### Document extract
RMON does not do any packet analyzing does it (it won't distinguish between http, icmp, smtp, etc.)?  We have SNMP working, but we have not done anything with RMON.  

It sounds like the only way to set up a permanent solution is another third-party package ... I just thought Cisco would have something built in for monitoring purposes.  

Yeah, if it was temporary, like you said, do a sniff, debug the the heck out of the router, etc.  But we are trying to find something that unknowledgable workers could use.  

Thanks for all you're help.  Let me know what you think.  
MAYBE CiscoWorks would do it - with an add on.

This is exactly what Fluke and Netscout were made to do.

### Assignment A
Name every kind of traffic that the network monitoring discussion lists in parentheses as something RMON might not tell apart.
### Assignment B
Answer these questions from the network monitoring discussion, each on its own line:
(i) Which protocol does the writer say they already have working?
(ii) Who is supposed to be able to use the solution the writer is seeking?
(iii) Which two products does the final sentence say were made for this purpose?
### Assignment C
Extend the network monitoring discussion past its final sentence.

### Raw data
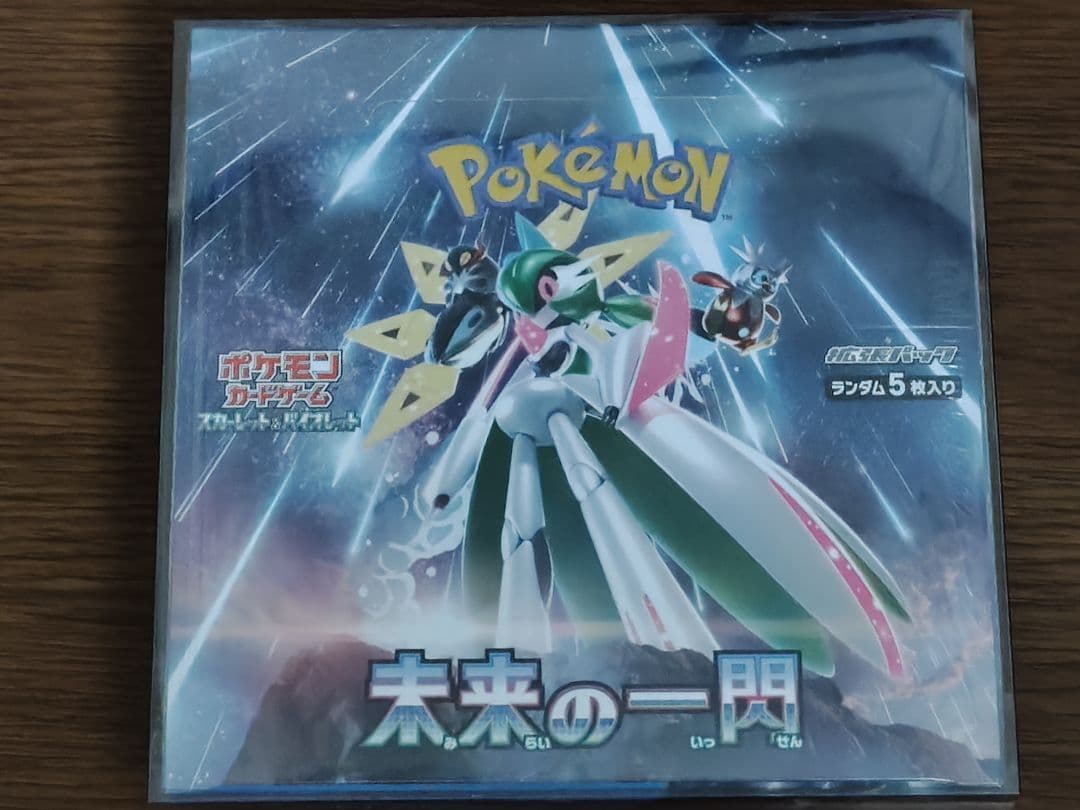 ポケモンカードゲーム 未来の一閃　BOX　 シュリンク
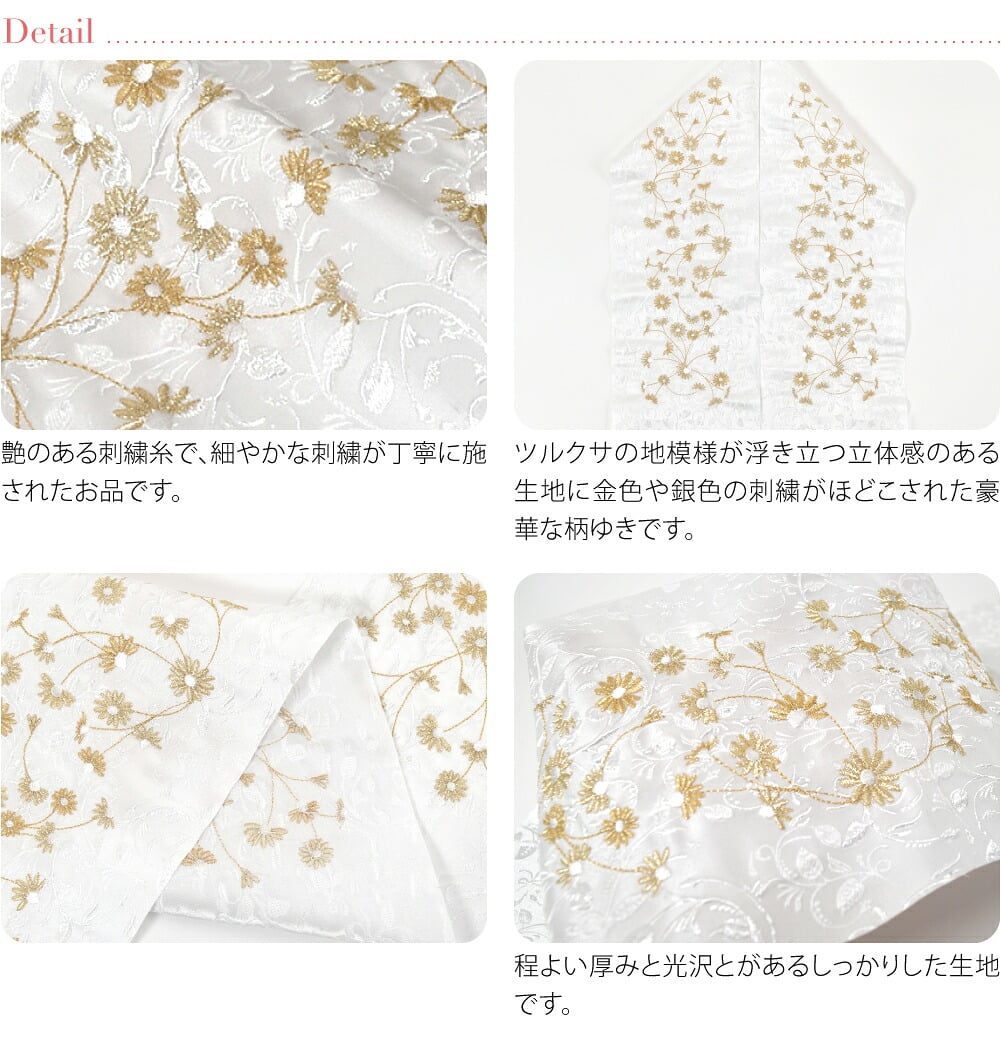 [DECOLE] 刺繍カラー半衿 小花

### Final answer A
http, icmp, smtp

### Final answer B
(i) SNMP
(ii) Unknowledgable workers
(iii) Fluke and Netscout

### Final answer C
I know you were asking about packet monitoring. But one easy check for an indication as to why the router is slowing down is put <ip accounting out> on the WAN side. See if there is predominantly one IP address inside your network creating a huge amount of traffic or scanning through IP's (Welchia or variants). Do <show ip accounting> once configured and <clear ip accounting> if there is just way too much to go through. If your not seeing anything obvious that way, take the <ip accounting> off the WAN and put it on your Ethernet side. Do the same check.
Thanks Quasiboy.  I do know how to do a little bit of debugging, but I haven't used that specific technique.  Good advice!